◆ **AIM OF THE EXERCISE**:
Return the entries below word for word, starting at the line that has "Is the cactus" and continuing through the last of the entries. Leave the pictures out.

Spatial data with pictures
>> start

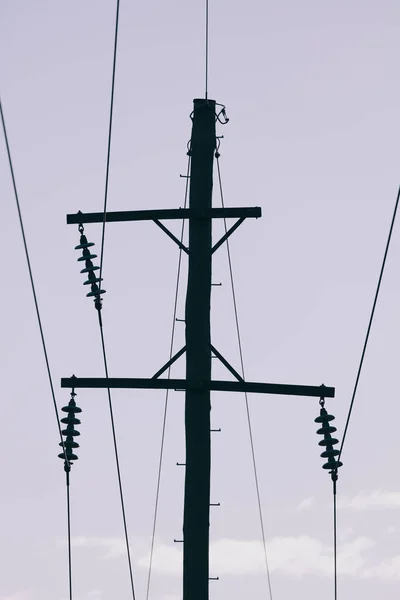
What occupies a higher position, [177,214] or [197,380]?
[177,214]

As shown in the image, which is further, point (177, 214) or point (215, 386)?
point (177, 214)

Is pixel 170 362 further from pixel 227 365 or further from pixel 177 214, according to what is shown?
pixel 177 214

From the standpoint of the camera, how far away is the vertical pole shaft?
19.6m

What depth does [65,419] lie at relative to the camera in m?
20.5

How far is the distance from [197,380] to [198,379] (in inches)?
1.9

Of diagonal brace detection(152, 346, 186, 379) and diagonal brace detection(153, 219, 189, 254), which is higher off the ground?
diagonal brace detection(153, 219, 189, 254)

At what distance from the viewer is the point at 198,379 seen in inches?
782

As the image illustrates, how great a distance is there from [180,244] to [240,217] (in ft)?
2.60

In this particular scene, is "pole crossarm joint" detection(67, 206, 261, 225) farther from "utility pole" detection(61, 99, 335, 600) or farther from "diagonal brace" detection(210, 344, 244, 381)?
"diagonal brace" detection(210, 344, 244, 381)

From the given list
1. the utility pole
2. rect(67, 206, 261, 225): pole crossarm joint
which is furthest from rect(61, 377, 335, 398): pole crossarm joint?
rect(67, 206, 261, 225): pole crossarm joint

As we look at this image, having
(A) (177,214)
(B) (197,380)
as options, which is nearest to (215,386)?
(B) (197,380)

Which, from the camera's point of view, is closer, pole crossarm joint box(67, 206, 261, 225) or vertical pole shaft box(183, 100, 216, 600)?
vertical pole shaft box(183, 100, 216, 600)

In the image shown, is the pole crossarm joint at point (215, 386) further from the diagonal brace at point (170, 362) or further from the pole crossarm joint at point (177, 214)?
the pole crossarm joint at point (177, 214)

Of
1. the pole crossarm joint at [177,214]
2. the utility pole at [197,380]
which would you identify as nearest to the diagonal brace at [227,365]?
the utility pole at [197,380]
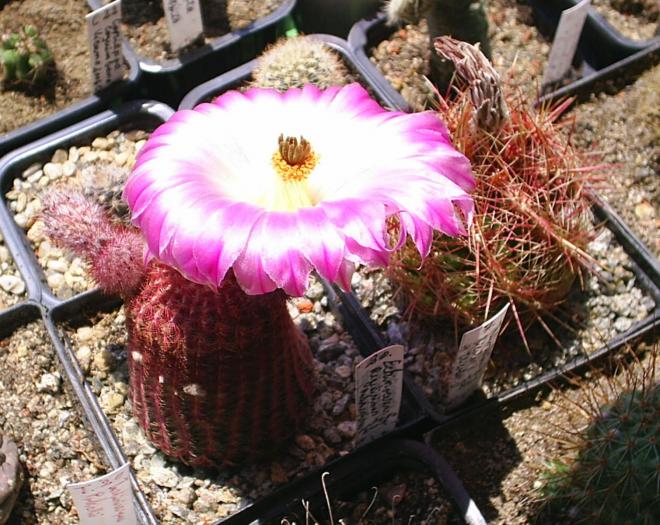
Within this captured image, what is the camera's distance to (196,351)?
1.50m

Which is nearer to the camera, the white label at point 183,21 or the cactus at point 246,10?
the white label at point 183,21

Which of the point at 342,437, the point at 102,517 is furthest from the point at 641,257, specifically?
the point at 102,517

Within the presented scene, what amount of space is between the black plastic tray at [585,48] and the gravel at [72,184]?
1.99 ft

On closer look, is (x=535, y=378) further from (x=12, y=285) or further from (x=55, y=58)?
(x=55, y=58)

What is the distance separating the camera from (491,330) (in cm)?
170

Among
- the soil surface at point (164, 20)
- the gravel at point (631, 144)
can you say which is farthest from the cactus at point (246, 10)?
the gravel at point (631, 144)

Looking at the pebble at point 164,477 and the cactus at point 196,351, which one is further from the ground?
the cactus at point 196,351

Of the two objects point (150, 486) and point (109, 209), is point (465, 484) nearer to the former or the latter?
point (150, 486)

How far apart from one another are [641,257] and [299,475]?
93 centimetres

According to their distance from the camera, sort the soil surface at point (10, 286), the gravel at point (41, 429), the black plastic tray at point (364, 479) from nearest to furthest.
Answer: the black plastic tray at point (364, 479) → the gravel at point (41, 429) → the soil surface at point (10, 286)

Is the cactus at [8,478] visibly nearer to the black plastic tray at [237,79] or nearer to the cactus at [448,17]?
the black plastic tray at [237,79]

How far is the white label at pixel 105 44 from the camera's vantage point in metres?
2.22

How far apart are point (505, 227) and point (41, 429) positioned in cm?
99

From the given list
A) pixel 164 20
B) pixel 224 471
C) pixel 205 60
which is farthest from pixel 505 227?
pixel 164 20
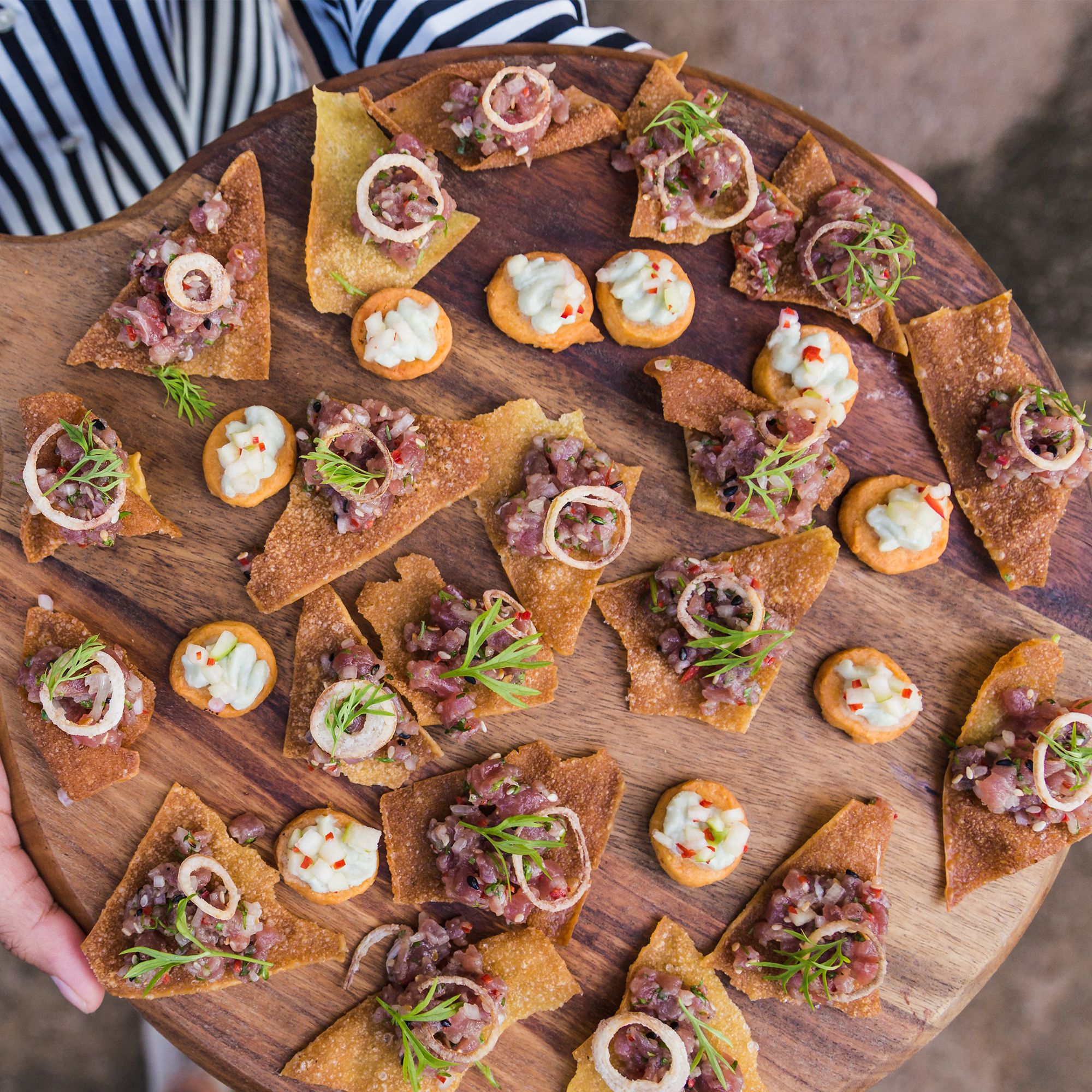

>> end

◆ **COMPLETE OUTPUT**:
Is the cactus at [8,478] visibly nearer to the black plastic tray at [237,79] or nearer to the cactus at [448,17]?
the black plastic tray at [237,79]

How far is the white label at pixel 105 44 from the camera's vantage point in metres?
2.22

How far apart are point (505, 227) and point (41, 429) positioned in cm?
99

From the given list
A) pixel 164 20
B) pixel 224 471
C) pixel 205 60
which is farthest from pixel 505 227?
pixel 164 20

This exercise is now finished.